By Simon Saradzhyan
The United States last week slapped sanctions on two Russian companies accused of assisting Iran's alleged chemical, biological and nuclear weapons program while at the same time removing several Russian companies and a scientist from its blacklist.
The sanctions were imposed because of "credible information" that the companies had transferred to Tehran equipment and technology that "have the potential of making a material contribution to [weapons of mass destruction], or cruise or ballistic missile systems," U.S. State Department deputy spokesman Adam Ereli told reporters in Washington, news agencies reported.
It was not clear which Russian companies were added to the blacklist, which bars them from trading or cooperating with U.S. firms for two years. Agence France Presse, citing unidentified Russian media reports, said one of the two firms is the Omsk Engine-Construction Plant, a manufacturer of airplane and rocket engines.
"Russia rejects the principle whereby one nation imposes sanctions on organizations in another country," the Foreign Ministry said in a statement. "Our position ... is well known."
Companies from China, Macedonia, Belarus, Taiwan, North Korea and the United Arab Emirates were also blacklisted.

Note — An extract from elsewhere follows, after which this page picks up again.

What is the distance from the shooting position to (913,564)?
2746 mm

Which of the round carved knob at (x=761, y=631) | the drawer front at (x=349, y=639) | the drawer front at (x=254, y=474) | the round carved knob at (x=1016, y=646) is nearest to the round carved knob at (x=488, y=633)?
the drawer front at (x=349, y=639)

Meanwhile, the embassy said sanctions were lifted for six other Russian companies and a scientist -- chemical weapons expert Anatoly Kuntsevich.
Two of the companies the United States cleared last week -- the Central Scientific Research Institute of Precision Machine Building in the Moscow region and the Volsky Mechanical Plant in Saratov -- were involved in designing and producing Kornet anti-tank missiles for Syria in 1998. However, sanctions were not lifted on a third company involved in that deal, the Tula Design Bureau, which continues to proliferate "lethal military equipment," the embassy said.
The other companies cleared were Grafit, which produces heat-resistant materials used to power submarines, the Research and Development Institute of Power Engineering, which develops nuclear reactors, and the private companies MOSO and Europalace 2000. The first two, according to press reports, are thought to have shared sensitive technologies with Iran. MOSO is suspected of being involved in a failed attempt to ship metal for making missile hulls to Iran.
"These penalties were removed because the United States determined that there was no evidence that these entities have continued the activity for which they were sanctioned and/or because removal was judged to be appropriate and in U.S. interests," the embassy said.
The other Russian entities that remain on the blacklist are the Baltic State Technical University of St. Petersburg, Glavkosmos of Moscow, the Moscow Aviation Institute and the D. Mendeleyev University of Chemical Technology of Russia.
Defense experts say U.S. sanctions may hurt a company's reputation, but they have little practical effect.